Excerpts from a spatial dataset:
(begin)

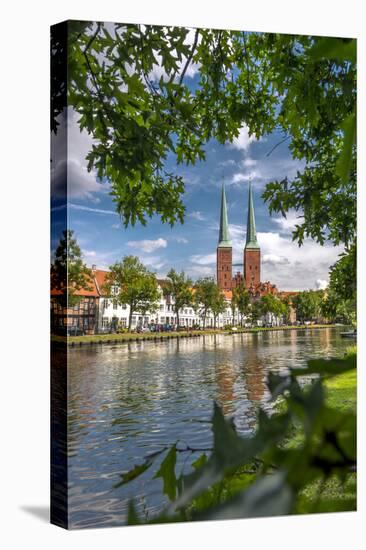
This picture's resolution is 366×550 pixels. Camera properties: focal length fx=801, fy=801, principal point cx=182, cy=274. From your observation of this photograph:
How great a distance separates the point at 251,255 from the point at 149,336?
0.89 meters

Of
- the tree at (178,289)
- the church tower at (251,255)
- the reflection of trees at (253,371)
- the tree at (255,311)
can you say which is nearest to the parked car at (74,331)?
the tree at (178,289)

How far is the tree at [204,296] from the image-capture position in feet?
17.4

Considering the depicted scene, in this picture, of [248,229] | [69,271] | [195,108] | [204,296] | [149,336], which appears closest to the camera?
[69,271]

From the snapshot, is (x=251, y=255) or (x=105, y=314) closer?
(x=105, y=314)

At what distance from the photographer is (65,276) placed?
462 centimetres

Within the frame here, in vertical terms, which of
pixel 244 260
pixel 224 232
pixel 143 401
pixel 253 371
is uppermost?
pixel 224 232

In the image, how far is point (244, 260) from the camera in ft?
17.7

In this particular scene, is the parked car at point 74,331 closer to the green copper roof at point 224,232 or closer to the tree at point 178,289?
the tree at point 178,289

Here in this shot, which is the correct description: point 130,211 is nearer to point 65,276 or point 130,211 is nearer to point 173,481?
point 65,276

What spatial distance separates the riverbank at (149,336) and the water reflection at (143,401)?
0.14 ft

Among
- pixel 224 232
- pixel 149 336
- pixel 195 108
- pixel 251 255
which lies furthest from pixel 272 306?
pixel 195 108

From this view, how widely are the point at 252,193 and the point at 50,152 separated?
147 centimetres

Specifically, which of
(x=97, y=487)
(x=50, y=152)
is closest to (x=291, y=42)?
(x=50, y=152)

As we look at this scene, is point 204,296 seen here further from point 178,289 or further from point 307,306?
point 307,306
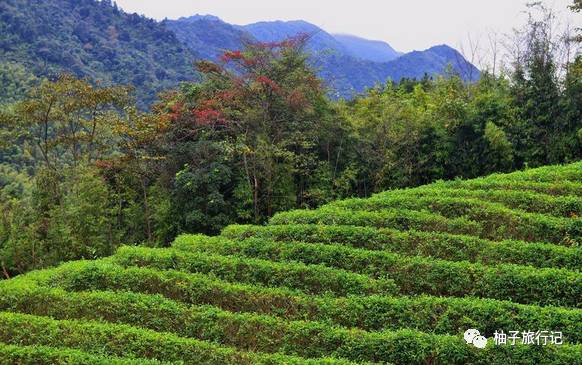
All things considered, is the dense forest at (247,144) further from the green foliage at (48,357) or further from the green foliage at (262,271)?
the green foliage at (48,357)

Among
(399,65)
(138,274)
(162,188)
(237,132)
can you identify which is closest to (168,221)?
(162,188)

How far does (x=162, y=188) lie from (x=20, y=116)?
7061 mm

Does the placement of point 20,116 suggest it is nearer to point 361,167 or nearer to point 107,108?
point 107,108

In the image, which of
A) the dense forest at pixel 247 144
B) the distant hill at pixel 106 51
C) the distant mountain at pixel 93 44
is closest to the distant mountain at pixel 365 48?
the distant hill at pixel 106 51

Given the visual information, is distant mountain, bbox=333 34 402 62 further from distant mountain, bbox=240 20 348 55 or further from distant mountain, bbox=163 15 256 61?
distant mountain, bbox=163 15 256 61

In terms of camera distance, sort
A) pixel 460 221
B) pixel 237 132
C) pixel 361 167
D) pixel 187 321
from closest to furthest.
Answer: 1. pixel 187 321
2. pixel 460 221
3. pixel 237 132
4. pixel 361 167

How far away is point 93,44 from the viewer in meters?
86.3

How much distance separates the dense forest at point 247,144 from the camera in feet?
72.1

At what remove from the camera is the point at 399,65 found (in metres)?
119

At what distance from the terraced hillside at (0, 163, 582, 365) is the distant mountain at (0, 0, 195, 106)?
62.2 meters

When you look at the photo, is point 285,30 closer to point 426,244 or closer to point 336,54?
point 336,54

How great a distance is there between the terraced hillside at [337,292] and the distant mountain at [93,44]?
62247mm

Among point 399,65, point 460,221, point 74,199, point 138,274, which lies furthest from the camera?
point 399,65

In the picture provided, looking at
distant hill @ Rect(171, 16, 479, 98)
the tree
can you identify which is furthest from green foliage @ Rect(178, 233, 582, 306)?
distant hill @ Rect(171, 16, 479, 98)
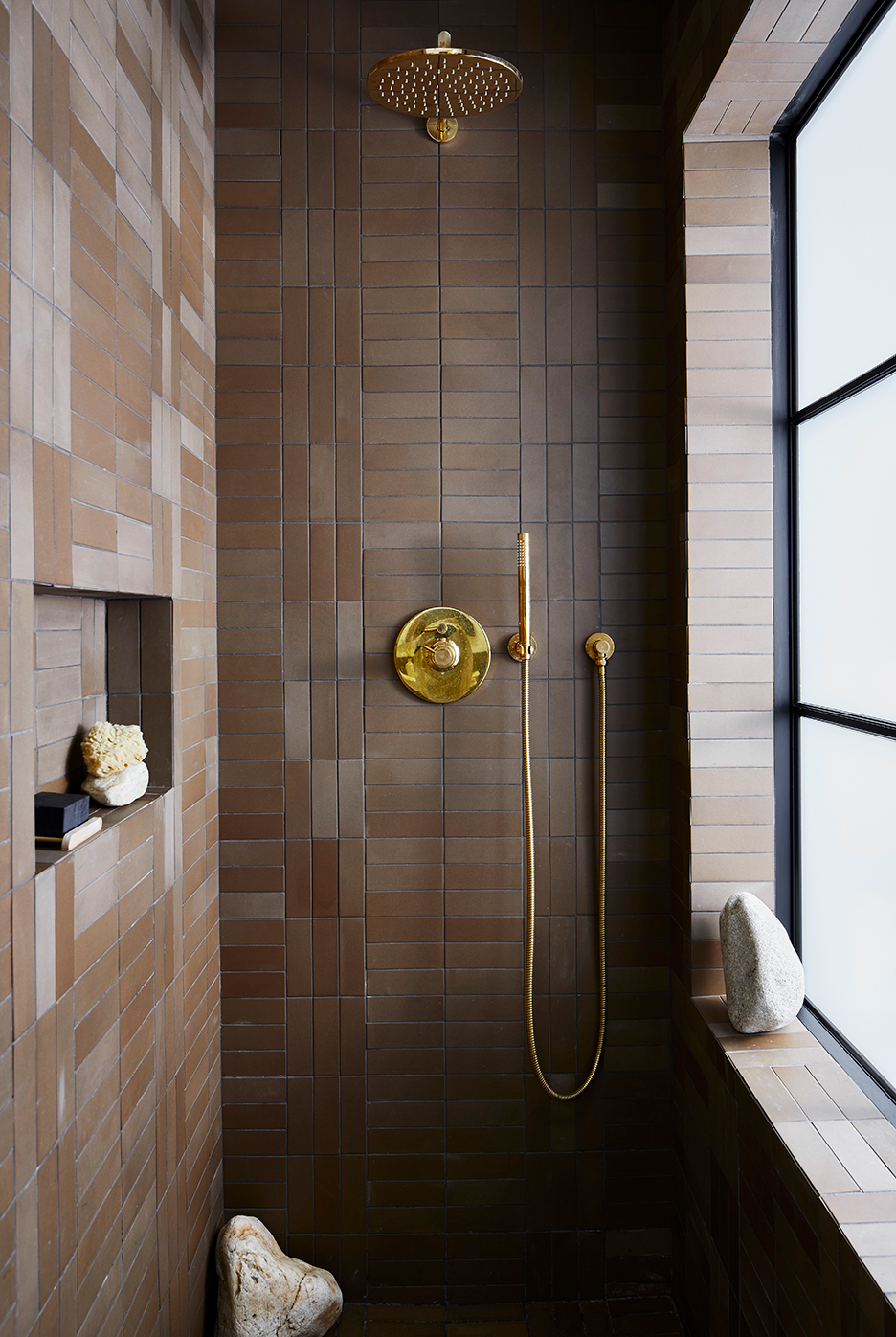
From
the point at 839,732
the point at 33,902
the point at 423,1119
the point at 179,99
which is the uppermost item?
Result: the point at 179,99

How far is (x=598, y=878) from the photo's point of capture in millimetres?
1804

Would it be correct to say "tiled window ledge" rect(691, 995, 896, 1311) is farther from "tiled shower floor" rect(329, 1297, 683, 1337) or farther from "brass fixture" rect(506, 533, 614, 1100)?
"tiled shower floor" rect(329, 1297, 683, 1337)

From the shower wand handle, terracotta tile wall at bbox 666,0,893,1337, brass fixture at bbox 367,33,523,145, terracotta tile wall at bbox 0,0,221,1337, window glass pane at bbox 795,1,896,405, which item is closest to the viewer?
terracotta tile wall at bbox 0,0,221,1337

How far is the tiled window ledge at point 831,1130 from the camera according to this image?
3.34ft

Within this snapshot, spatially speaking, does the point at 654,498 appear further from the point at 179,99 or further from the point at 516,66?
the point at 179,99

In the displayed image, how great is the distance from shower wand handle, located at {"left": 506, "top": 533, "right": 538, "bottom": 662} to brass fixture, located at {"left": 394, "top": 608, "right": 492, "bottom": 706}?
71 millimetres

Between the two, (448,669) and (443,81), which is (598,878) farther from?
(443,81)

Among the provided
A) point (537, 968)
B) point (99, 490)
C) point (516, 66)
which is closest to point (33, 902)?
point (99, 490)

(end)

Stated problem:
Echo the lines word for word, from the first one through the one containing "462 centimetres", and leave the pictures out of your answer.

Solution to this task:
This picture's resolution is 366×550 pixels. Camera properties: focal length fx=801, fy=801, principal point cx=182, cy=274. From your observation of this photograph:
How great a distance separates the point at 251,255 from the point at 149,336?
0.89 meters

Of
- the tree at (178,289)
- the church tower at (251,255)
- the reflection of trees at (253,371)
- the tree at (255,311)
can you say which is nearest to the parked car at (74,331)?
the tree at (178,289)

How far is the tree at [204,296] from the image-capture position in feet?
17.4

Considering the depicted scene, in this picture, of [248,229] | [69,271] | [195,108] | [204,296] | [149,336], which appears closest to the camera?
[69,271]

From the snapshot, is (x=251, y=255) or (x=105, y=314) closer?
(x=105, y=314)

At what distance from the photographer is (65,276) placed?
462 centimetres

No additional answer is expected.